Conversation #1 by Millington | Marriott
In a flat in Blenheim Grove, Peckham, an exchange will take place amongst some artists, a black cat and a trail of objects. 'Weekends' is the name of the first-floor residence-turned-project space which will host the first in a series of 'Conversations', in this instance between Erchen Chang and Kitty Clark. The artists and curators will be discussing, creating, cooking, eating, sleeping and slowly developing a new body of work, both within and in direct response to the domestic space in which the event will unfold.
For residents and non-residents alike, this should be an interesting insight into the history, plant-life and architecture of Peckham. A series of walking tours led by artists, poets, botanists and foragers will lead the group through a hands-on and critical exploration of the area, covering aspects of community, place and our changing relationship with the environment. Starting at Queens Road Peckham station, the tour will progress throughout a two-hour stroll into poetry readings, collection, performance and a little bit of soul-reviving manual labour.
SALIENT by Twelve Around One
Twelve Around One, formerly located on Shacklewell Street and now holding exhibitions at various locations in London, is showcasing SALIENT specifically for the Art Licks Weekend. Hosted by The Dye House in Peckham, the show brings together work by Juliette Bonneviot, Christian Hidaka, Samuel Fouracre, Thomas Lock, Sara Ludy, Ben Sansbury and Daniel Swan in an exploration of architecture in 4D. Considering the line-up and the historical torrent of sensational shows curated by Twelve Around One directors Gabor Gyory and Nick Jensen, it is bound to be well worth making the most of this small window of opportunity to see it.
Over the whole three-day period, there will be a performance held every hour in a public space across south-east and east London by artists such as Holly Slingsby, Tom Lovelace and Viktor Timofeev & Simon Werner.
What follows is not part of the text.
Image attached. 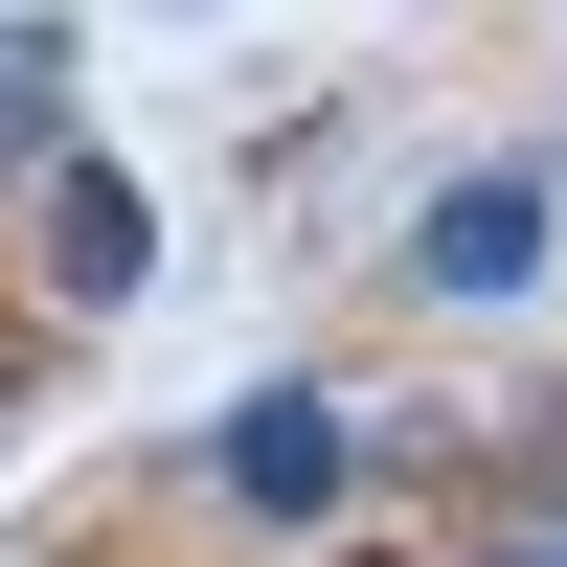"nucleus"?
I'll return each mask as SVG.
<instances>
[{"label":"nucleus","mask_w":567,"mask_h":567,"mask_svg":"<svg viewBox=\"0 0 567 567\" xmlns=\"http://www.w3.org/2000/svg\"><path fill=\"white\" fill-rule=\"evenodd\" d=\"M477 567H567V523H545V545H477Z\"/></svg>","instance_id":"obj_5"},{"label":"nucleus","mask_w":567,"mask_h":567,"mask_svg":"<svg viewBox=\"0 0 567 567\" xmlns=\"http://www.w3.org/2000/svg\"><path fill=\"white\" fill-rule=\"evenodd\" d=\"M91 136H69V69H45V45H0V205H23V182H69Z\"/></svg>","instance_id":"obj_4"},{"label":"nucleus","mask_w":567,"mask_h":567,"mask_svg":"<svg viewBox=\"0 0 567 567\" xmlns=\"http://www.w3.org/2000/svg\"><path fill=\"white\" fill-rule=\"evenodd\" d=\"M23 296L45 318H136V296H159V182H136V159L23 182Z\"/></svg>","instance_id":"obj_3"},{"label":"nucleus","mask_w":567,"mask_h":567,"mask_svg":"<svg viewBox=\"0 0 567 567\" xmlns=\"http://www.w3.org/2000/svg\"><path fill=\"white\" fill-rule=\"evenodd\" d=\"M545 272H567V159H523V136H499V159H432V205L386 227L409 318H523Z\"/></svg>","instance_id":"obj_2"},{"label":"nucleus","mask_w":567,"mask_h":567,"mask_svg":"<svg viewBox=\"0 0 567 567\" xmlns=\"http://www.w3.org/2000/svg\"><path fill=\"white\" fill-rule=\"evenodd\" d=\"M182 499H205L227 545H341V523H363V386H341V363L227 386V409H205V454H182Z\"/></svg>","instance_id":"obj_1"}]
</instances>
Three performances will also be held at Bermondsey Underground as part of the Art on the Underground scheme, with some station interior intervention and live acts from Patrick Coyle, Leah Capaldi and Ilona Sagar between 3 and 4pm on the Saturday.
Superlative TV: Apathy Transmission at Blacksmith and Toffee Maker
Curated by Anne Tenner, this will be Superlative TV's third broadcast. Focusing on the idea of apathy, the broadcast will tap into connections between the apathetic state of mind and its effects on society and the environment. It will examine the consequences in terms of its negative effects on climate and attitudes to work, but also its power as a stance in opposition to the individual self-interest of neoliberalist agendas.
Wine & Spirits at Cell Project Space
Cell Project Space has hosted some of the most interesting exhibitions in London in recent years, and this will be no exception. Wine & Spirits is the title of its current show by artist Rachel Reupke, who uses the space to present her investigations into the potential and limitations of the digital image - a mode of enquiry she has been following since the 1990s. Reupke creates worlds from the manufactured desires of commercial image production, taking elements from webcam films and popular stock footage to reflect the stylised innocuousness of the consumer fantasy. Wine & Spirits is her latest film, which screened at the Oberhausen Film Festival in May this year.